H.R. 3031 modernizes the Thrift Savings Plan by providing users with additional options to manage their invested funds, including the ability to make multiple post-separation partial withdrawals and to make multiple in-service age-based withdrawals once the participant has reached the age of 59 ½.
The Thrift Savings Plan (TSP) is a retirement savings and investment plan for Federal employees and members of the uniformed services, including the Ready Reserve. It was established by Congress in the Federal Employees' Retirement System Act of 1986 and offers the same types of savings and tax benefits that many private corporations offer their employees under 401(k) plans.
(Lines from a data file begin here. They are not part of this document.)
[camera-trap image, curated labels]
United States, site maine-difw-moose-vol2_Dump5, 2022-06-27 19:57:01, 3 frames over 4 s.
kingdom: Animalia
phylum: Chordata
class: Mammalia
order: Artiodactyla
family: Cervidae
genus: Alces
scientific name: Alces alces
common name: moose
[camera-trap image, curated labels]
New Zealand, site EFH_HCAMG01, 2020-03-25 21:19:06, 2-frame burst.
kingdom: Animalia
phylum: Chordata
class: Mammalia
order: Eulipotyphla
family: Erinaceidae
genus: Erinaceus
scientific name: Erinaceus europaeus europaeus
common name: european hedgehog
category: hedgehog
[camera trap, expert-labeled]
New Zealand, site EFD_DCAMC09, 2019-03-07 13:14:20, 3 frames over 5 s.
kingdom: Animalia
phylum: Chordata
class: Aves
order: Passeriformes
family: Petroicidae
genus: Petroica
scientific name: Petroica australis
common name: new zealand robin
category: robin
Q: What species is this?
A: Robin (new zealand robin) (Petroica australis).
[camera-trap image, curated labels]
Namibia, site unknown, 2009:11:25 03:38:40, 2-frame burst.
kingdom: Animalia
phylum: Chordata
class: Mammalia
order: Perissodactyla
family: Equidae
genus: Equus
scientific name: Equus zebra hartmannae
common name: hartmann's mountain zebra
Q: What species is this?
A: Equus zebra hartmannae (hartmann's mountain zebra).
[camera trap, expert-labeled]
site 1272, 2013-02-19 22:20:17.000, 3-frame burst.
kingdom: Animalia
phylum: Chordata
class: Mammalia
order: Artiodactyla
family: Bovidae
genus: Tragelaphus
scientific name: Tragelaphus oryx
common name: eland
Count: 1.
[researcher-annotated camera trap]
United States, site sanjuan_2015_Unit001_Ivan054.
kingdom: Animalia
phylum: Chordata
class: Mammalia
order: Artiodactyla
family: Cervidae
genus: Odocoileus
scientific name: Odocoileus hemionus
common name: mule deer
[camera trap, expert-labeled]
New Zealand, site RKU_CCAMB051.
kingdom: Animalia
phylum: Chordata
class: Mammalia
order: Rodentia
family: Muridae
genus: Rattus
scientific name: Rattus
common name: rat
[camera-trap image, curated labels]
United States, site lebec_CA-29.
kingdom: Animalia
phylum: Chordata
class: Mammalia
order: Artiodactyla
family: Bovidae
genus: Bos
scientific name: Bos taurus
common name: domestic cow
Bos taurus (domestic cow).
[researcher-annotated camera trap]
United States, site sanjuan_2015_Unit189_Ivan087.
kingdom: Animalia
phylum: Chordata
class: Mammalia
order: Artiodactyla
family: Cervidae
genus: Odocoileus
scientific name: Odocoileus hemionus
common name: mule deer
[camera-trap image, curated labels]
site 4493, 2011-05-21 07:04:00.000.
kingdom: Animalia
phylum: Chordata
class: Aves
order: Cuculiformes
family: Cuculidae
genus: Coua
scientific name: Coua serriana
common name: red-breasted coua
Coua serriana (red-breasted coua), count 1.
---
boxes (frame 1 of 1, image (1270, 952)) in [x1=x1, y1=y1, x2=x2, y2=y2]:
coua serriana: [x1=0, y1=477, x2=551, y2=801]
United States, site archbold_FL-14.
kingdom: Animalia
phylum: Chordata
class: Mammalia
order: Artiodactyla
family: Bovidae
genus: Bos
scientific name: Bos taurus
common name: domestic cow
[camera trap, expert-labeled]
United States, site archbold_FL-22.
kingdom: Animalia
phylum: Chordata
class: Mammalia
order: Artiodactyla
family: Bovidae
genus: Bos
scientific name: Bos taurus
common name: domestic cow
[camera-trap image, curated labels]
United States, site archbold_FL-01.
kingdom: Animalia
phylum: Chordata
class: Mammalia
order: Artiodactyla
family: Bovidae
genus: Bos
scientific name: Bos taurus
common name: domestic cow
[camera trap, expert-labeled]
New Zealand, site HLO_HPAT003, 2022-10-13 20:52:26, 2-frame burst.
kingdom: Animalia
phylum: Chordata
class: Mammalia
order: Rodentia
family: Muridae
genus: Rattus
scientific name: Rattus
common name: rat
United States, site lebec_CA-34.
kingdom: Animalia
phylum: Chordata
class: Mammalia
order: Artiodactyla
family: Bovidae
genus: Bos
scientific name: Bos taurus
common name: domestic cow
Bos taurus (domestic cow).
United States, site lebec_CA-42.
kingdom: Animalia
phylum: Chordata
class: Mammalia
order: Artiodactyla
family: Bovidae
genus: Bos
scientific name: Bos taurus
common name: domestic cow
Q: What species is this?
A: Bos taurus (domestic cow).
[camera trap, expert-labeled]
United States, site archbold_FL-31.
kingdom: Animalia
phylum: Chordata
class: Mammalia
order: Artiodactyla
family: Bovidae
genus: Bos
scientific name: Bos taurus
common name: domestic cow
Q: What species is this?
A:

Upon separation from Federal services, if an account is vested and has more than $200, the entire account can remain in the TSP until the year following the year the participant turns 70 ½. A participant has two options for withdrawing, either partial or full withdrawals. A partial withdrawal allows participants to make a one-time-only withdrawal and leave the remaining balance until a later date. A full withdrawal can occur by taking the funds all at once, over a period of time, or through a purchased annuity that will pay the participant over the remainder of their life. Once a separated participant makes an election, the election cannot be changed. Age-based in-service withdrawals occur once the participant has reached age 59 ½ and is an active Federal employee. Currently, a participant may only take one age-based in-service withdrawal during the time they are actively employed. Taking an in-service withdrawal prohibits the participant from taking a post-separation partial withdrawal.